▸ Text extract
So here’s my advice on how to get through it, whether you’re single (and don’t want to be) or attached (and ridiculously disappointed by the person who “forgot” to bring you chocolates this afternoon). I spent many years in BOTH categories and devised a three-step plan for making it through this day as unscathed as possible. So go ahead and grab a pen and a piece of paper because you are about to do some pretty heavy-duty self-coaching work.

Step One: Face your lizard.

On days like these, when you are at your most emotionally vulnerable, lizards like to attack. Big-time. Blanche used to tell me all sorts of mean things on Valentine’s Day. When I was single, she would tell me that no one was ever going to love me and then point out all of my (according to her) grossly huge imperfections. When I was in a bad relationship (and there have been quite a few), she would try to convince me that my disappointment was unwarranted because I shouldn’t expect much from members of the opposite sex. Whatever Blanche said, it made me feel like shit. I would listen to her for hours, wallowing in misery. Then I learned a strategy. Every time Blanche would say something hurtful, I would write it down. This simple step was the beginning of me learning to detach from Blanche.

Action Step: Divide your piece of paper into two columns. Label the column on the left “Lizard.” Label the column on the right “Truth.” Start listing all of the mean things YOUR lizard is saying to you, right now, under the lizard column.

Step Two: Face the Truth.

Now that you’ve got your Lizard’s List, just go ahead and look at it for a minute. Would you ever say any of these mean and hurtful things to ANYONE you cared about? Of course not. Don’t for a minute think that your lizard is on your side because it is not.

What you are now going to do is to state an opposite and/or positive affirmation (the Truth) for each of your lizard’s nasty comments. For example, if your lizard told you that you were too old to ever find someone to be with (a common diatribe from my dear Blanche), a possible positive affirmation would be: I have enough time to find someone who is right for me. If your lizard is telling you NOT to break up with that loser you’ve been stuck with for years because you’ll end up alone, a possible affirmation would be: When I end an unhealthy relationship, I open up room in my life for a new and better relationship. Get it? I know this all sounds a little corny, a little Jack Handy, but trust me, it works.

Action Step: On the right hand column of your chart, next to EACH lizard blurt, state an opposite and/or positive affirmation (the Truth). Then read each affirmation out loud and feel the truth of it. This will feel very uncomfortable at first. Don’t be surprised if your lizard tries to jump in with some counterargument to your affirmation (remember, this is what lizards do). Just keep stating the affirmation and feeling the truth of each statement (even if it just feels like a little bit of truth at first).

Step Three: Be your own Valentine.

Katherine Woodward Thomas, a very wise woman and brilliant relationship coach, gave me one of the best pieces of advice I’ve ever heard: It’s time to cut your losses. It’s time for you to give yourself that which you’ve been waiting for someone else to give to you.

▸ Work instructions
1) Pull out every line of the records that contains the string "photograph", matching case exactly.
2) Write the next part of the Valentine's Day advice piece, picking up right after its final sentence.
The Valentine's Day advice piece and the records have nothing to do with each other.

▸ Material shown

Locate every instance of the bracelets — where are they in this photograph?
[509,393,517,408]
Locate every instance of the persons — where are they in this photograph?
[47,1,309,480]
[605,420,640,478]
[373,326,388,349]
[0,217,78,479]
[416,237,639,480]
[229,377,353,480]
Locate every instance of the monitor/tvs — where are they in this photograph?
...
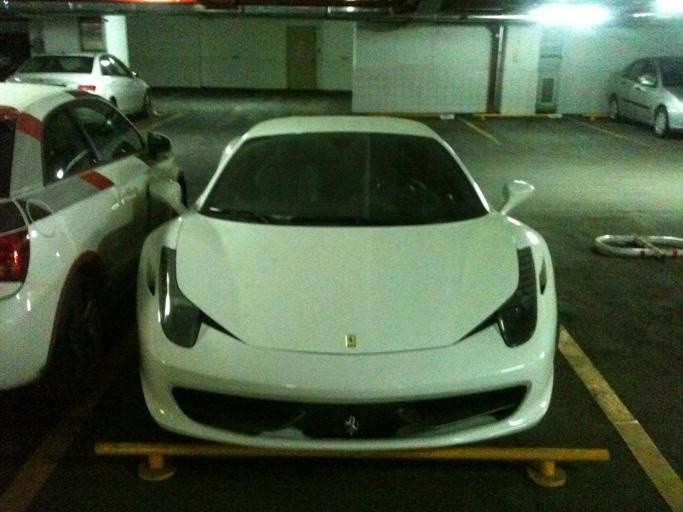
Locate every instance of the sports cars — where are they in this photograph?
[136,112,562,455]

▸ Task results
1)
Locate every instance of the bracelets — where are they in this photograph?
Locate every instance of the persons — where are they in this photograph?
Locate every instance of the monitor/tvs — where are they in this photograph?
Locate every instance of the sports cars — where are they in this photograph?

2)
When I first read this, I was in a relationship I had wanted very much to work out. I kept waiting and waiting for this man to see how beautiful and brilliant and special I was. But he just never did. He keep doing thoughtless and hurtful things. Valentine’s Day was the day I came to the devastating conclusion that he just wasn’t the right guy for me. All I had really wanted was some flowers. He didn’t bring me flowers any other day, but I thought for Valentine’s Day he just might. I know it’s cliché, but I LOVE FLOWERS. He never got them for me. In fact, he didn’t bring anything over to the dinner I had spent all day planning and preparing for us. He just showed up, with the disappointing evidence that he wasn’t ever going to appreciate me.

I broke up with him shortly after Valentine’s Day. And then do you know what I did? I bought myself flowers. Every week. And not just any flowers, either. The big, beautiful, organic and colorful bouquets. The bouquets that said-I love you and I adore you and I want you to have the prettiest flowers. At the time I was a teacher and this was a bit of a budget stretch. But those flowers, given TO me BY me, healed my soul in a way that nothing else ever could. Katherine Woodward Thomas is right. Stop waiting for someone else to give you what it is you desire. Give it to yourself.

Action Step: What is it that you would want your Valentine to give to you? Make a list of what it is you desire and then find creative ways to give these things to yourself. Here are some examples from previous clients:

I want unconditional love. (Client went and got herself a puppy.)

I want a dinner at a romantic restaurant. (Client made a reservation at the restaurant and went by herself. She took a magazine with her to read while she ate a great meal.)

I want to feel nurtured. (I’ve had clients do everything from mani/pedis, to sleeping in, to getting massages for this one).

I want great sex. (Even though my client at first insisted she could not give this herself, she later informed me my vibrator recommendations were excellent).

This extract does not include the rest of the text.